PROBLEM DESCRIPTION -> Restate word for word the lines of the entries below, starting with the line that holds "Mantenimiento, es un" and ending with the line that holds "Gesundheit Outcome- und", and no others.

SOURCE DATA ->
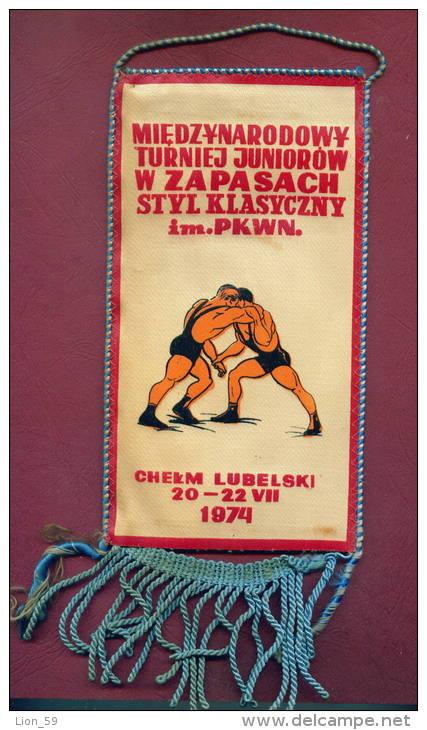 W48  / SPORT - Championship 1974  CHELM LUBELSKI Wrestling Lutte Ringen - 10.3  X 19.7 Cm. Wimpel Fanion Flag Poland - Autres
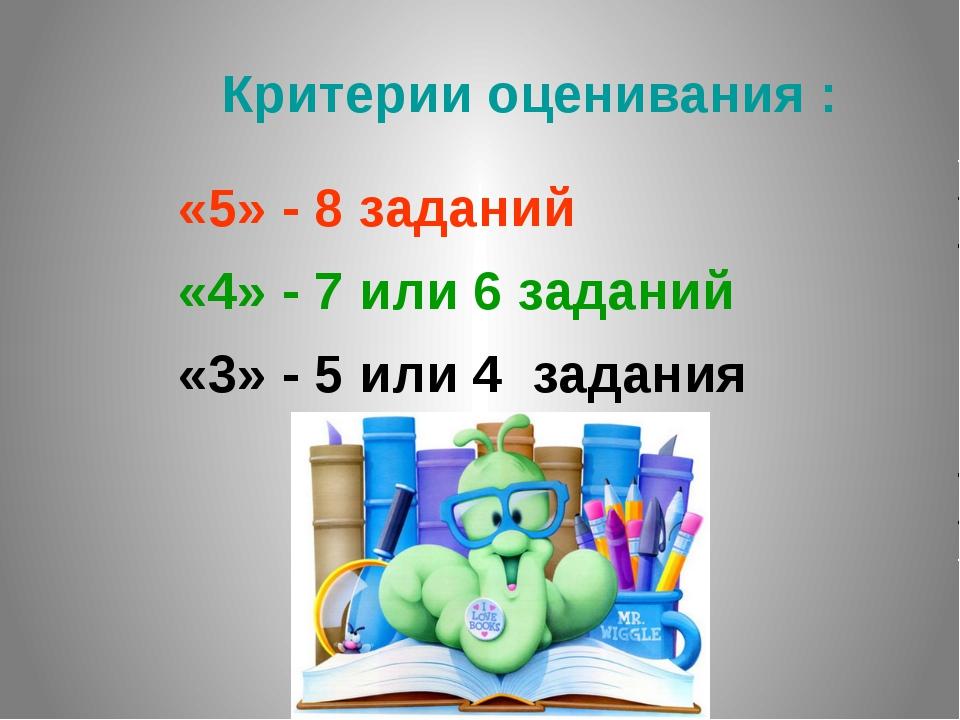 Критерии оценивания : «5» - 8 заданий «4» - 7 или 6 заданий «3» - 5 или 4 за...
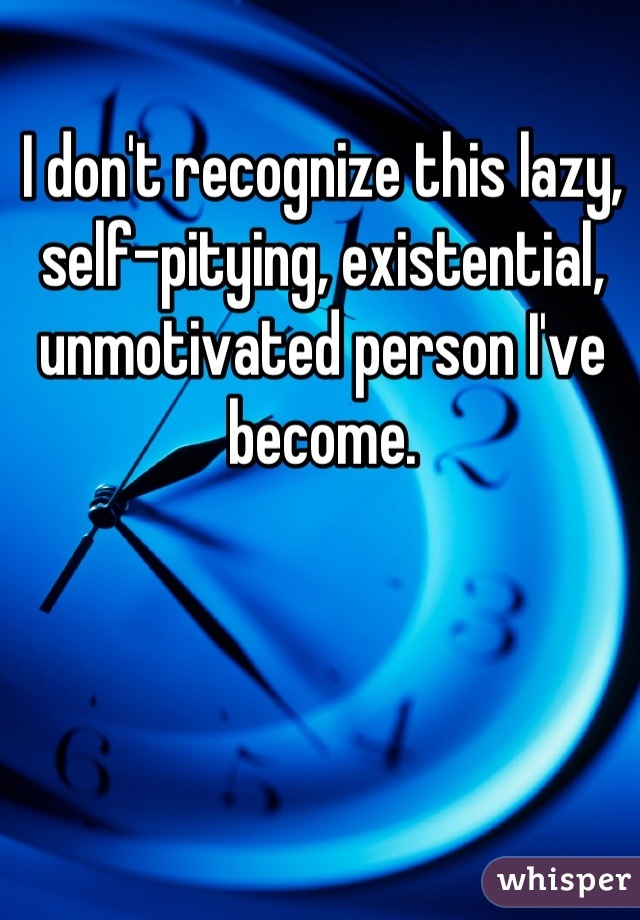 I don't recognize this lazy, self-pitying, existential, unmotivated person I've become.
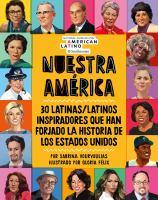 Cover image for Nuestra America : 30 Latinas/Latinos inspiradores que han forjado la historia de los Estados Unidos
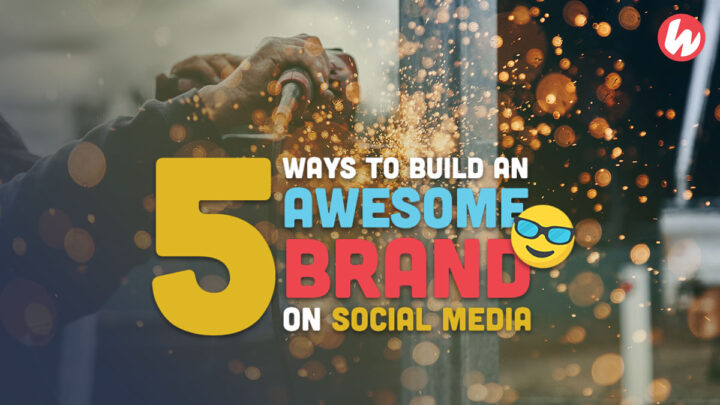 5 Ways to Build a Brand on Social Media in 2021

==

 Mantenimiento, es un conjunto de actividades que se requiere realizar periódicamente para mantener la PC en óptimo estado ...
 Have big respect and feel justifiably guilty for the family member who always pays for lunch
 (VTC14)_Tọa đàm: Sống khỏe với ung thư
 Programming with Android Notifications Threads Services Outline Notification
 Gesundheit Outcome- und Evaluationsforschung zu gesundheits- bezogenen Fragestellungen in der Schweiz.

SOLVED PROBLEM ->
 Mantenimiento, es un conjunto de actividades que se requiere realizar periódicamente para mantener la PC en óptimo estado ...
 Have big respect and feel justifiably guilty for the family member who always pays for lunch
 (VTC14)_Tọa đàm: Sống khỏe với ung thư
 Programming with Android Notifications Threads Services Outline Notification
 Gesundheit Outcome- und Evaluationsforschung zu gesundheits- bezogenen Fragestellungen in der Schweiz.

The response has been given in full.